Consegna 1: Stampa dall'estratto sul sogno di Giuseppe il passo che comincia con le parole "22Tutto questo è" e termina dopo le parole "l’angelo del Signore.".
Consegna 2: Nell'estratto sul sogno di Giuseppe, qual è il significato letterale del nome "Gesù"?
━━━━━ Estratto del testo
2. Vangelo secondo Matteo 1,20b-24b
In quel tempo. 20Apparve in sogno a Giuseppe un angelo del Signore e gli disse: «Giuseppe, figlio di Davide, non temere di prendere con te Maria, tua sposa. Infatti il bambino che è generato in lei viene dallo Spirito Santo; 21ella darà alla luce un figlio e tu lo chiamerai Gesù: egli infatti salverà il suo popolo dai suoi peccati».
22Tutto questo è avvenuto perché si compisse ciò che era stato detto dal Signore per mezzo del profeta: 23«Ecco, la vergine concepirà e darà alla luce un figlio: / a lui sarà dato il nome di Emmanuele, / che significa Dio con noi». 24Quando si destò dal sonno, Giuseppe fece come gli aveva ordinato l’angelo del Signore.
3. Commento liturgico-pastorale
I versetti, oggi proclamati, vanno inseriti nel più ampio contesto di Matteo 1,18-25 che sviluppa il tema della “nascita di Cristo”. I vv 20-23 riguardano l’intervento divino nei confronti di Giuseppe turbato per l’inattesa gravidanza di Maria, la sua fidanzata (cfr. v 19) e il v 24 pone in luce la pronta obbedienza di Giuseppe alle parole dell’”angelo del Signore”.
In particolare il v 20 dopo aver ambientato nel “sogno” l’intervento divino, la cui provenienza celeste è assicurata dal ruolo dell’”angelo”, riferisce il contenuto del messaggio celeste che occupa anche i vv 21-23. Esso consiste anzitutto nel rivelare a Giuseppe indicato con l’appellativo “figlio di Davide”, evocativo dunque della promessa messianica, la “modalità” di quella gravidanza e, dunque, di quella nascita: “da Spirito Santo”.
A lui, Giuseppe dovrà “imporre il nome” (v 21) inserendolo così nel suo casato, nella discendenza davidica dalla quale, secondo la promessa di Dio, sarebbe venuto il Messia salvatore del “popolo”. Il nome “Gesù” che verrà dato al bambino e che letteralmente significa “Dio è salvezza” mette in luce esattamente il ruolo e la missione messianica di lui, ulteriormente così precisata: «egli salverà il suo popolo dai suoi peccati».
━━━━━━━━━━
━━━━━ Dati forniti
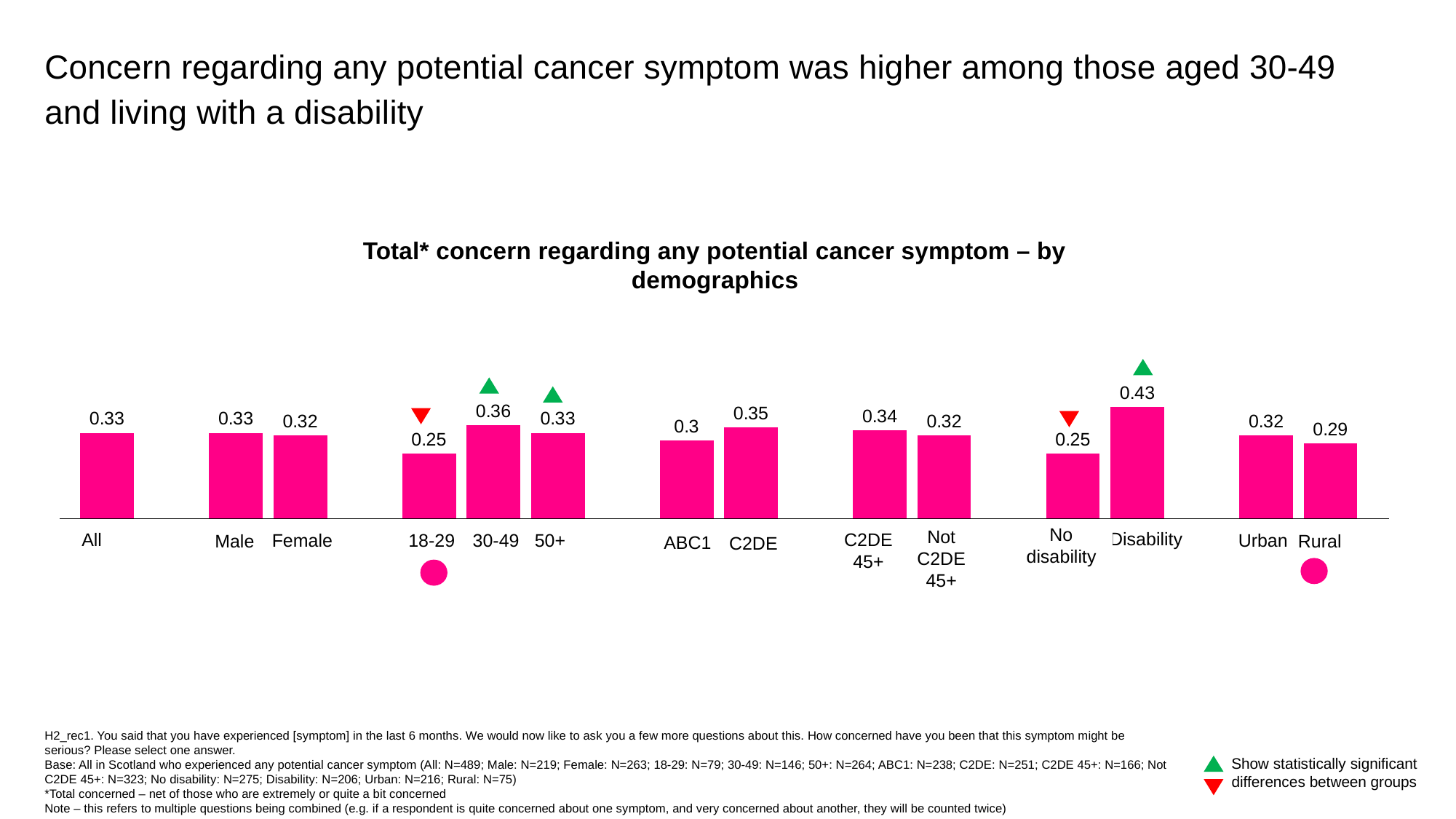
How many categories are shown on the chart? 14 Which category has the highest value? Disability What is the title of the chart? Total* concern regarding any potential cancer symptom – by demographics What is the difference between the values for Disability and No disability? 0.18 What kind of chart is shown on the slide? Bar chart What is the value for the Disability category? 0.43 Which has a larger value, Urban or Rural? Urban Which has a larger value, C2DE or ABC1? C2DE What is the value for the 18-29 category? 0.25 What is the value for the All category? 0.33 What is the value for the Rural category? 0.29 What is the difference between the values for 30-49 and 18-29? 0.11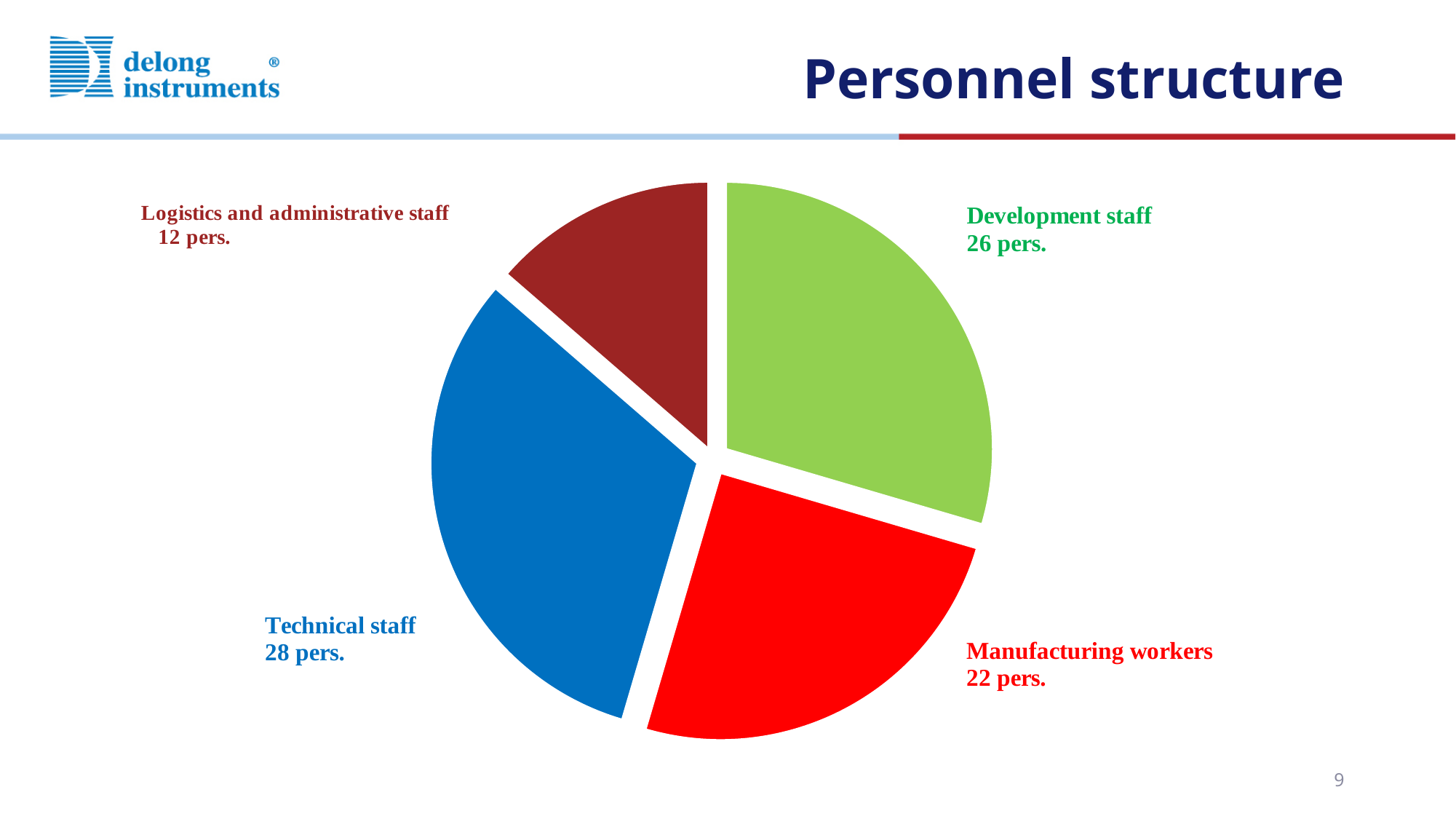
What is the value for Logistics and administrative staff? 12 pers. What is the difference in persons between Technical staff and Logistics and administrative staff? 16 pers. What is the value shown for Technical staff? 28 pers. How many persons are Manufacturing workers according to the chart? 22 pers. Which category has the smallest slice of the pie? Logistics and administrative staff What share of the total personnel do Manufacturing workers represent? 25% How many persons are in the Development staff slice? 26 pers. How many categories does the pie chart show? 4 What kind of chart is shown on the slide? Pie chart Which category has the largest slice of the pie? Technical staff Which is larger, Development staff or Manufacturing workers? Development staff What is the total number of persons across all slices of the pie? 88 pers.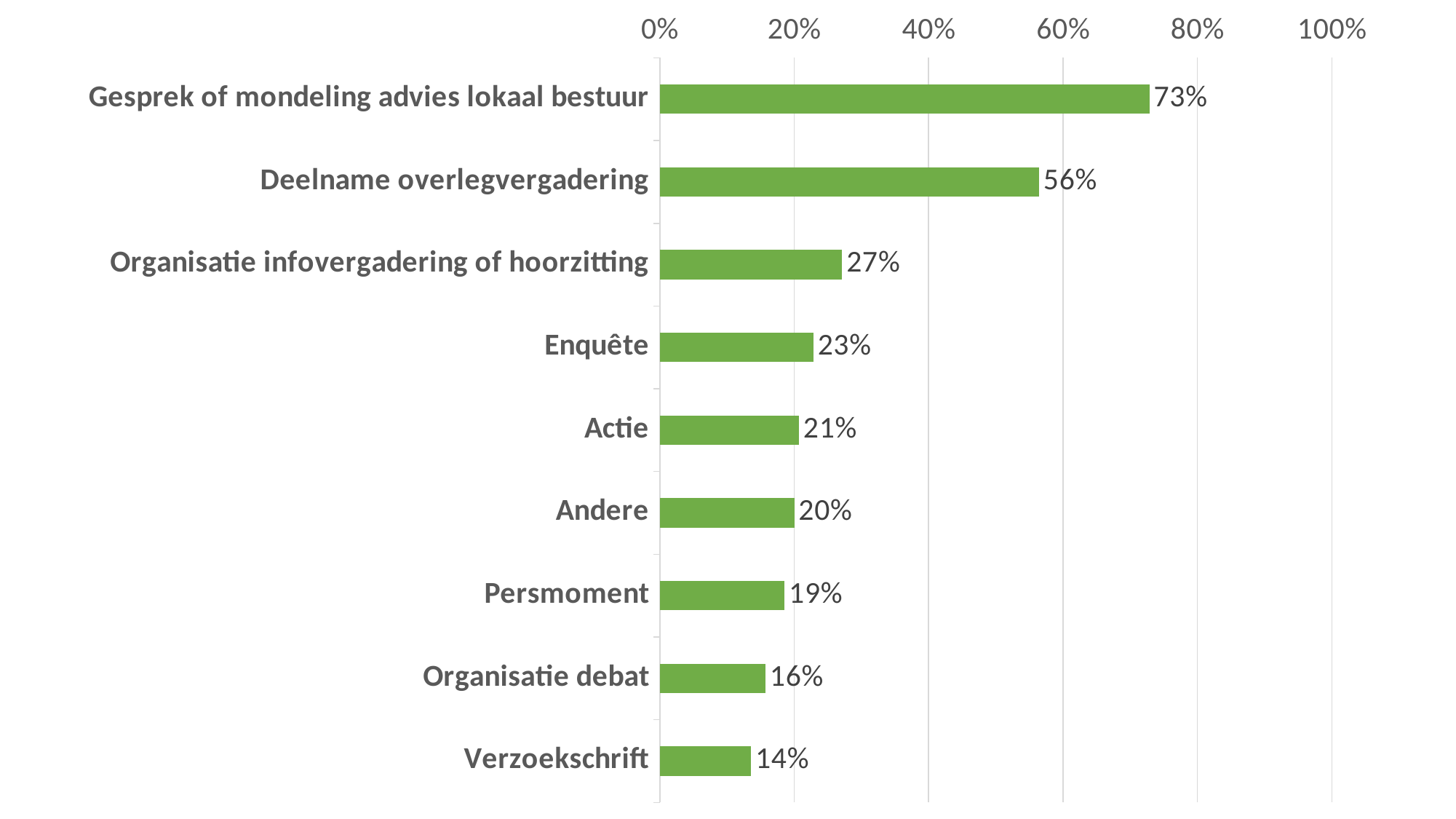
Which category has the lowest value? Verzoekschrift What is the value for Organisatie debat? 16% What is the difference between the values for Gesprek of mondeling advies lokaal bestuur and Deelname overlegvergadering? 17% Which category has the highest value? Gesprek of mondeling advies lokaal bestuur What is the value for Enquête? 23% What colour are the bars in the chart? Green What is the difference between the values for Organisatie infovergadering of hoorzitting and Verzoekschrift? 13% What kind of chart is shown on the slide? Bar chart Which is larger, the value for Actie or the value for Persmoment? Actie Is the value for Deelname overlegvergadering greater or less than 40%? greater How many categories are shown in the chart? 9 What is the value for Gesprek of mondeling advies lokaal bestuur? 73%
━━━━━━━━━━
Spazio risposta 1:
22Tutto questo è avvenuto perché si compisse ciò che era stato detto dal Signore per mezzo del profeta: 23«Ecco, la vergine concepirà e darà alla luce un figlio: / a lui sarà dato il nome di Emmanuele, / che significa Dio con noi». 24Quando si destò dal sonno, Giuseppe fece come gli aveva ordinato l’angelo del Signore.

Spazio risposta 2: Significa letteralmente "Dio è salvezza".